# Sparkly pee?



## Hedgian (Aug 18, 2014)

A couple days ago I removed a box from Blaze's cage because the pee on the top seemed to sparkle almost like tiny mini crystals. Since the box was old I thought it was just like a gross mold or something growing on it so I got rid of it. I just cleaned their cages yesterday and replaced the box and this morning it has the same crystal thing going. Is there something wrong with him? I can't really get a picture I have no decent camera that would capture it.


----------



## About Pet Rats (May 7, 2014)

I would recommend talking with your vet and asking if s/he'd recommend your bringing in a urine sample. Rats can get crystals in their urine.

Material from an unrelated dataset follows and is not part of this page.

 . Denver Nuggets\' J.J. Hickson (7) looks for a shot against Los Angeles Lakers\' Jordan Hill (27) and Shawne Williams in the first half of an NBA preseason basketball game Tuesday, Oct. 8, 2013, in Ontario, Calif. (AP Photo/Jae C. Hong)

Here are some articles on this topic:

http://www.petmd.com/exotic/conditions/urinary/c_ex_rt_urolithiasis

http://www.afrma.org/med_kidneystones.htm

http://ratguide.com/health/urinary_renal/urolithiasis.php

It's strange that none of these articles mentions sparkly urine. I've seen sparkly urine, too, from some of my rats in the past. I actually did have stones removed from one of my male rats way back in the 1990's. 

Do you have a good rat vet to whom you can take Blaze? Good thing you noticed the urine being sparkly so you can get Blaze checked out!


----------



## Hedgian (Aug 18, 2014)

Right now I don't think I am going to bring him in since he seems to be acting perfectly fine, he's eating and drinking and being normally active. If he starts to get bad i will definitely take him in though.


----------



## mimsy (Jun 8, 2014)

It could also be a UTI of some sort. The problem with those is that they may not show much for symptoms until they are bad. Just like any animal, including humans, it can become dangerous if it goes to the kidneys. He may need to be on an antibiotic to fix it if it's an infection. Other symptoms might be more frequent urination, obviously you don't want to see blood in the urine. 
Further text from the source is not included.